7. Farming Kindergarden - Dong NaI, Vietnam
Toprak ve Tarım Geleneğinin Sürdürülebilir Aktarımı
Vietnam’ın Dong Nai şehrinde inşa edilen anaokulu, Vo Trong Nghia Architects tarafından okul yakınındaki ayakkabı fabrikasında çalışan ebeveynlerin çocukları için tasarlanmış. Mimari ekip yapmış olduğu bu proje ile, çocukların kendi besinlerini yetiştirebilecekleri sürdürülebilir okul tasarımları için bir prototip olmasını hedefliyor.
Vietnam’ın tarih boyunca tarımla uğraştığını ama bugünlerde ülkenin sanayi temelli bir ekonomiye doğru evrilmesi Vietnamlı çocukların yeşil alanlardan, oyun parklarından ve dolayısıyla da doğadan uzaklaşmalarına neden oluyor. Tarım Anaokulu, bu problemlere meydan okuyor.

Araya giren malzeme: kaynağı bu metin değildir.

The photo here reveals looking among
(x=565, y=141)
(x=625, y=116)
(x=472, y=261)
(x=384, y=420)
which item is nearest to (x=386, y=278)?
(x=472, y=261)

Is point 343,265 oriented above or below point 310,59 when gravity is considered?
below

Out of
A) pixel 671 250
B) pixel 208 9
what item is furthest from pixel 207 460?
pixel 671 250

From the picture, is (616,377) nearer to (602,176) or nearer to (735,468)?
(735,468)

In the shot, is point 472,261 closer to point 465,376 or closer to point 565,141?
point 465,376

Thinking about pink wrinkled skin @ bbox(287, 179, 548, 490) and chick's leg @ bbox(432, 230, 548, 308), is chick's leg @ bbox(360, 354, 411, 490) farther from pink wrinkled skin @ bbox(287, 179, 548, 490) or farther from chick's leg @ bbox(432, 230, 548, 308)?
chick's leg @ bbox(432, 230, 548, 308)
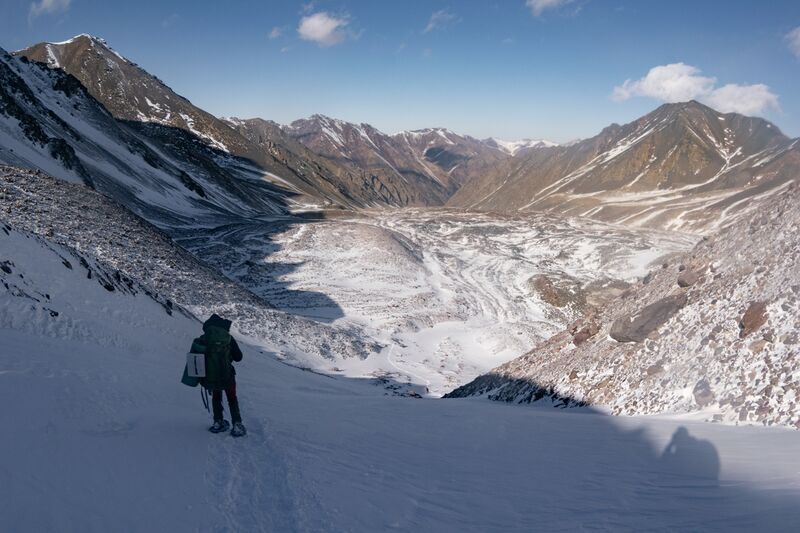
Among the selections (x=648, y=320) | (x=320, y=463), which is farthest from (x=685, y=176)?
(x=320, y=463)

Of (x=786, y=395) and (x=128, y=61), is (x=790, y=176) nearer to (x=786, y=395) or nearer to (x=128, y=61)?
(x=786, y=395)

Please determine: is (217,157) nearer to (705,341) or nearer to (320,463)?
(705,341)

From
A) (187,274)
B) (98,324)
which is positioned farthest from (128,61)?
(98,324)

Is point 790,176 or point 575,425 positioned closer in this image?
point 575,425

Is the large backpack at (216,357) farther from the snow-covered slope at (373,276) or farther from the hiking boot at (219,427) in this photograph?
the snow-covered slope at (373,276)

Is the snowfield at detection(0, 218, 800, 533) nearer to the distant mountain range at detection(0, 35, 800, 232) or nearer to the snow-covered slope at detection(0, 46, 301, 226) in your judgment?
the snow-covered slope at detection(0, 46, 301, 226)

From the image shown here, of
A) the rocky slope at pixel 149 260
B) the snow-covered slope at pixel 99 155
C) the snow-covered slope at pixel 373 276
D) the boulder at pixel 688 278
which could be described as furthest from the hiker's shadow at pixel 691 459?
the snow-covered slope at pixel 99 155

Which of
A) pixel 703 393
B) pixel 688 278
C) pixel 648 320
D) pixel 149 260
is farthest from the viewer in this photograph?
pixel 149 260

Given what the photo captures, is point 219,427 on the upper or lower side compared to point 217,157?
lower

Farming Kindergarden adı verilen ve pretzel şeklinde inşa edilen okul, tropikal muson ikliminin etkili olduğu Dongnai’de yer alıyor. Yapımına 2013 yılında başlanmış tarım anaokulu kampüsü toplam 3800 metrekarelik alan kaplıyor. Yapının çatısı sınıfların üzerinde birer gölgeliğe dönüşerek koridorlar ve sınıflar için güneş kırıcı rolü üstlenmiş. İklimsel konfor sağlayan mimari detaylar, yapının doğal yollarla havalanmasını sağlamış. Aynı zamanda yeşil çatısı çocukların ekim yapabilecekleri bahçeleri oluşturuyor. Çocuklar için gıda ve tarım deneyimi sürmenin yanı sıra gökyüzüne geniş bir oyun alanı da sunmaktadır. Sürdürülebilirliği destekleyici diğer kararlar ise güneş enerjisi kullanımı ve suyun geri dönüşümü olmuş.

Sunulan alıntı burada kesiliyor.